Der Schreibwarenhersteller Stabilo hat im Geschäftsjahr 2024/2025 einen Umsatzrückgang von fast 7 Prozent auf 214 Millionen Euro verzeichnet. Das Unternehmen aus dem fränkischen Heroldsberg kündigte an, weltweit Personalkosten senken zu wollen. In Deutschland sollen Teilzeit- und Vorruhestand-Angebote dazu beitragen.
Als Ursache für den Umsatzrückgang nannte Stabilo-Chef Horst Brinkmann neben der Digitalisierung die generelle Konsumzurückhaltung in den wichtigsten europäischen Märkten. Dass Menschen mit einem Textmarker wichtige Stellen in einem Dokument markieren, komme inzwischen nicht mehr so oft vor, heißt es in der Mitteilung. Viele Menschen lesen Texte direkt am Computer. In Zeiten von Home-Office und geteilten Arbeitsplätzen sind die Schreibtische im Büro nicht mehr mit vielen Stiften bestückt.

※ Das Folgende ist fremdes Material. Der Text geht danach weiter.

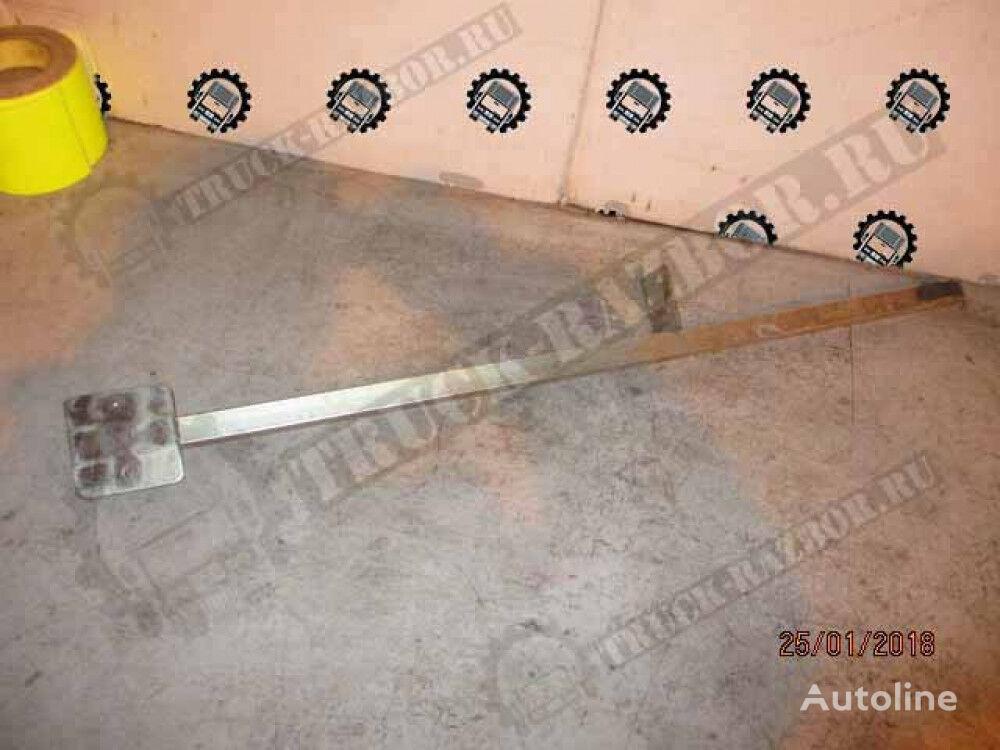 крепежные элементы кронштейн продолжения двери, L (1297302) для тягача DAF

Auch die Konkurrenten Staedtler in Nürnberg und Faber-Castell im nahe gelegenen Stein sehen sich unter Druck. Staedtler will zwei seiner Werke in Bayern schließen, diese in den Hauptstandort in Nürnberg integrieren und in den Aufbau eines Werks in Osteuropa investieren. „Wir sehen für die Branche einen spürbar härteren internationalen Wettbewerbs- und Kostendruck bei gleichzeitig gestiegener Preissensitivität“, zitierte das Unternehmen in der Mitteilung.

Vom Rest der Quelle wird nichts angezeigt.